Excerpts of spatial question data

────────

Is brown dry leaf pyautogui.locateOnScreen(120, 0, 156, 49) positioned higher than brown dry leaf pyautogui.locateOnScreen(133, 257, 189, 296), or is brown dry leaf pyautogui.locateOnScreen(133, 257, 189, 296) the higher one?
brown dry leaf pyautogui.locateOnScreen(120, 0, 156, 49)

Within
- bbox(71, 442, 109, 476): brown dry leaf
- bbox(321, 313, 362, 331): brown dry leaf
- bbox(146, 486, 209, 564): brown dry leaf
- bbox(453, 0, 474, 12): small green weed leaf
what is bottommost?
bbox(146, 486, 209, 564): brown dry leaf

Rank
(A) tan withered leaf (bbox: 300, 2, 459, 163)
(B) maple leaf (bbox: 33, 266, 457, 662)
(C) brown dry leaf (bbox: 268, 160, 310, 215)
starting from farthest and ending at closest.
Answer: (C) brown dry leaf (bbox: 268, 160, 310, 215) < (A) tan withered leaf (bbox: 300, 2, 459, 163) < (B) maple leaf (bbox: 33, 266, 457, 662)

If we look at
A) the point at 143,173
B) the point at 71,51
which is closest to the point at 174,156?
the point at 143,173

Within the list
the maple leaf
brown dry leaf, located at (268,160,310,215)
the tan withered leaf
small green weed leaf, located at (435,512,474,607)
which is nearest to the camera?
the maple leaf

────────

Goal :: Edit all of the records above so that every occurrence of "small green weed leaf" becomes "small green clover leaf", leaving everything else unchanged.

Correct result ::
Is brown dry leaf pyautogui.locateOnScreen(120, 0, 156, 49) positioned higher than brown dry leaf pyautogui.locateOnScreen(133, 257, 189, 296), or is brown dry leaf pyautogui.locateOnScreen(133, 257, 189, 296) the higher one?
brown dry leaf pyautogui.locateOnScreen(120, 0, 156, 49)

Within
- bbox(71, 442, 109, 476): brown dry leaf
- bbox(321, 313, 362, 331): brown dry leaf
- bbox(146, 486, 209, 564): brown dry leaf
- bbox(453, 0, 474, 12): small green clover leaf
what is bottommost?
bbox(146, 486, 209, 564): brown dry leaf

Rank
(A) tan withered leaf (bbox: 300, 2, 459, 163)
(B) maple leaf (bbox: 33, 266, 457, 662)
(C) brown dry leaf (bbox: 268, 160, 310, 215)
starting from farthest and ending at closest.
Answer: (C) brown dry leaf (bbox: 268, 160, 310, 215) < (A) tan withered leaf (bbox: 300, 2, 459, 163) < (B) maple leaf (bbox: 33, 266, 457, 662)

If we look at
A) the point at 143,173
B) the point at 71,51
which is closest to the point at 174,156?
the point at 143,173

Within the list
the maple leaf
brown dry leaf, located at (268,160,310,215)
the tan withered leaf
small green clover leaf, located at (435,512,474,607)
which is nearest to the camera?
the maple leaf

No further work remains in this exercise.